◆ **Passage for review**
A most interesting series, I am appreciating it.
--
Veejay Chatterjee

pwilly
pwilly Senior Member • Posts: 1,171
Timing by Tektronix?

Marianne uses oscilloscopes to time her experiments.
--
Paul
Just an old dos guy

OP Marianne Oelund Veteran Member • Posts: 7,777
Part 4: Commander Mode Timings

Basic Pulse and Data Encoding

Commands and data sent by the D300's built-in flash in Commander Mode use a low-power pulse of duration 12-15us, which is 1/320 of full power, or 1.3 stops lower in energy than a Manual mode 1/128 power pulse. The only exceptions to this are the camera's own monitor flashes if TTL mode is used (which are 1/16 and 1/64 power), and the flash used during the actual exposure. In the latter case, the camera will revert to the 1/320 power flash pulse if the built-in flash is set to Off, in order to synchronize the remote flash units.

This brings up a question of CLS reliability if the built-in flash is set to TTL mode and fires at very low power during the exposure. As shown in earlier postings, this pulse can be as short as 4us and have a power of only 1/3300 of full power. In my own experiments, CLS operation is reliable at distances up to at least 20 feet, even when the remote flash sensors are not facing the D300, but I would still recommend setting the built-in flash to Off instead of TTL in cases where flash power will be very low.

Since the data sent by the D300 flash for Commander Mode uses pulses of uniform amplitude, the information is encoded by pulse interval alone. Intervals range from 150us to 600us, in steps of 75us.

Maximum-Length Command Sequence

Let's jump in with both feet, and start with a look at the most complex command sequence, which corresponds to all groups (including the D300 itself) set to TTL mode. Note that EV and power settings do not affect the length of the command sequence.

Here is a trace of the sequence, with marks and labels denoting the segments as discussed below. As before, you can make timing measurements from these traces, since 100 pixels horizontally corresponds to 20ms:

Here is the content and range of timings for each of the command segments:
1. Shutter Release Delay

This is quite variable, and can be anywhere from 2ms to 17ms. There is no correlation between the length of this delay, and the details of the command sequence itself. The variation is random, and you will see a number of different values in the scope traces here.

(Collected data)
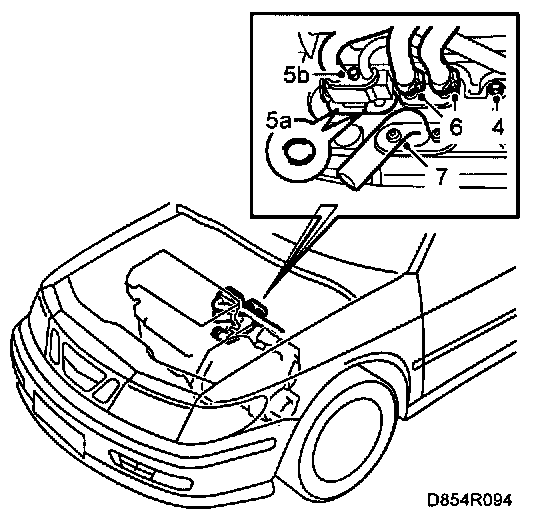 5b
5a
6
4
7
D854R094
==
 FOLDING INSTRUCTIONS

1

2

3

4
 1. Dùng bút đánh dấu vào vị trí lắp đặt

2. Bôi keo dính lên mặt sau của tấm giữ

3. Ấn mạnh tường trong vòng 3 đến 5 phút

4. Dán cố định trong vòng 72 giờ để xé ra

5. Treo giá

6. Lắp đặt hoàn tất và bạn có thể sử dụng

◆ **Required tasks**
**A.** In the Commander Mode timing text, how long is the low-power pulse that the D300's built-in flash uses to send commands and data?
**B.** Using the Commander Mode timing text, decide whether each statement agrees with it: (i) The shutter release delay can be anywhere from 2ms to 17ms. (ii) EV and power settings change the length of the command sequence. (iii) The pulses that carry Commander Mode data vary in amplitude.

◆ **Expected outputs**
**A.** 12-15us

**B.**
(i) Yes: "can be anywhere from 2ms to 17ms"
(ii) No: "EV and power settings do not affect the length of the command sequence"
(iii) No: "uses pulses of uniform amplitude"